If minimalism is not your style, organize a décor swap with friends or neighbors and enjoy the real spirit of sharing.
Not all gifts should be store-bought, some can come from your own (or your mom’s) backyard! Succulents, grow kits, and seedlings are trendy gifts that promote green-living and mental well-being. Research reveals that just being around plants can help increase productivity by 15 percent!
Take your green gift to the next level by using recycled ceramic mugs, bowls, and jars to serve as pots. Who knows, your gift can spark a new, inexpensive, and earth-friendly hobby!

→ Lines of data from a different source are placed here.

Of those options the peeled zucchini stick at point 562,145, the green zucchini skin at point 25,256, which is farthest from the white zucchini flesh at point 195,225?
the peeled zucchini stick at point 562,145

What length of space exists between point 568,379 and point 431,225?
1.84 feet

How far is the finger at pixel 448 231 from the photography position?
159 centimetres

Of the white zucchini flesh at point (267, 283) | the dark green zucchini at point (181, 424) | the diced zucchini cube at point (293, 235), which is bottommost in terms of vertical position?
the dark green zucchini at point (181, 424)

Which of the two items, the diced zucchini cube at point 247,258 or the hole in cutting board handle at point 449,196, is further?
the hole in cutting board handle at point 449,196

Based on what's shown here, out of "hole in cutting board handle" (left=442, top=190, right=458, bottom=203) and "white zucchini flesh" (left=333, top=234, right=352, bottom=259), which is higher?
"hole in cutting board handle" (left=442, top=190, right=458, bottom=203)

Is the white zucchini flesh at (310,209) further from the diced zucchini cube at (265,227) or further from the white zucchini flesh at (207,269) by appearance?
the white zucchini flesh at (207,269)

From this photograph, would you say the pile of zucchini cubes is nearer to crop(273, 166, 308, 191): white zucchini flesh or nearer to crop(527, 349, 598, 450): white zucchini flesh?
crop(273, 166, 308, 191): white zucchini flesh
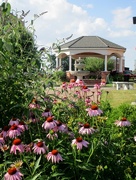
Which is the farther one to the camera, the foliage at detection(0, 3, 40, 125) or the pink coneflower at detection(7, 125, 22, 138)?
the foliage at detection(0, 3, 40, 125)

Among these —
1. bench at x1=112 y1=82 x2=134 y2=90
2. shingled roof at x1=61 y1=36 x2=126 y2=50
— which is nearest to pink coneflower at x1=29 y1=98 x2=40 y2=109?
bench at x1=112 y1=82 x2=134 y2=90

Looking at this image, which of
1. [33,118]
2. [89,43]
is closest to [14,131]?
[33,118]

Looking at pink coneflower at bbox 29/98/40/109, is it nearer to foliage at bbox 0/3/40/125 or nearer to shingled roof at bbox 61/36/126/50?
foliage at bbox 0/3/40/125

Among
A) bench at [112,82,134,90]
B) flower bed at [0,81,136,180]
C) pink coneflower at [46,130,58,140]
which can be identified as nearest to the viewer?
flower bed at [0,81,136,180]

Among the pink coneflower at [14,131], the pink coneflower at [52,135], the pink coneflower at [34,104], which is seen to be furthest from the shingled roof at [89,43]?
the pink coneflower at [14,131]

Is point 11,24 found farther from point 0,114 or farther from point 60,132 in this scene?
point 60,132

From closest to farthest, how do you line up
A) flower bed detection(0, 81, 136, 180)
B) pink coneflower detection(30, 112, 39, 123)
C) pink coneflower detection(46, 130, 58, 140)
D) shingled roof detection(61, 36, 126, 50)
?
flower bed detection(0, 81, 136, 180), pink coneflower detection(46, 130, 58, 140), pink coneflower detection(30, 112, 39, 123), shingled roof detection(61, 36, 126, 50)

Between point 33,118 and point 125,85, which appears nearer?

A typical Filipino Noche Buena can cost anywhere from P6,631 to P17,648. Making a conscious choice about how much food you make means less of your money goes to waste. According to the Eco Waste Coalition, holiday festivities devour huge amounts of food resources, create tons of food waste, and exacerbate the garbage disposal problem.

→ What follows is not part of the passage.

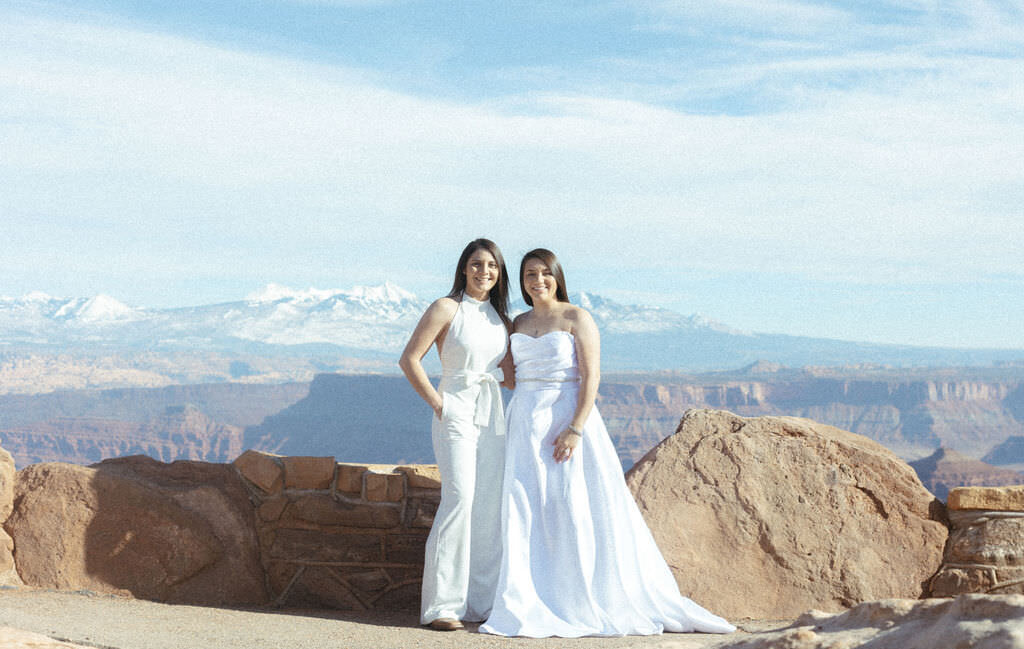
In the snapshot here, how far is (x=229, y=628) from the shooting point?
4.97 meters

Make your Noche Buena better for the planet. Cook less and choose dishes that can be made from scratch and local ingredients. Plan for leftovers by having reusable food containers ready, whether you are celebrating at home or attending a Christmas party (a sustainable host will offer leftovers to guests). There’s no shame in keeping perfectly edible leftovers–especially if they keep well and delicious for a long time.
Throwback 90's, Gatsby Glam, Winter Wonderland. While they're all fun office party themes, dressing up for the occasion can snowball into a huge expense (and waste). And this happens even outside of holiday season. A recent survey reveals that 1/3 of Filipinos have thrown away clothing after wearing them only once.
Keep your fashion and carbon footprint low by shopping in your own closet first. If you can’t find anything that can be re-used or upcycled into a new outfit, visit the nearest ukay-ukay and you might be pleasantly surprised. You can also borrow clothing from family and friends or post a “looking for” status on social media to reveal other sources. Whatever you do, buying a new outfit for a single occasion should be your last option.
5. Replace material traditions with sustainable practices
It takes conscious effort to have a sustainable holiday. Sometimes, it means re-thinking old traditions that create more waste than value. Take this for an example: opening a savings jar! Ipon challenges are a thing these days so why not start one? Whoever saves the most by Christmas gets bragging rights. Savings can be used to pay off debt, start investing, or to support a worthy cause.
As much as we Filipinos love Christmas, we have to recognize its impact on personal spending and the environment. This year, let's focus more on the true meaning of the season rather than simply accumulating material stuff.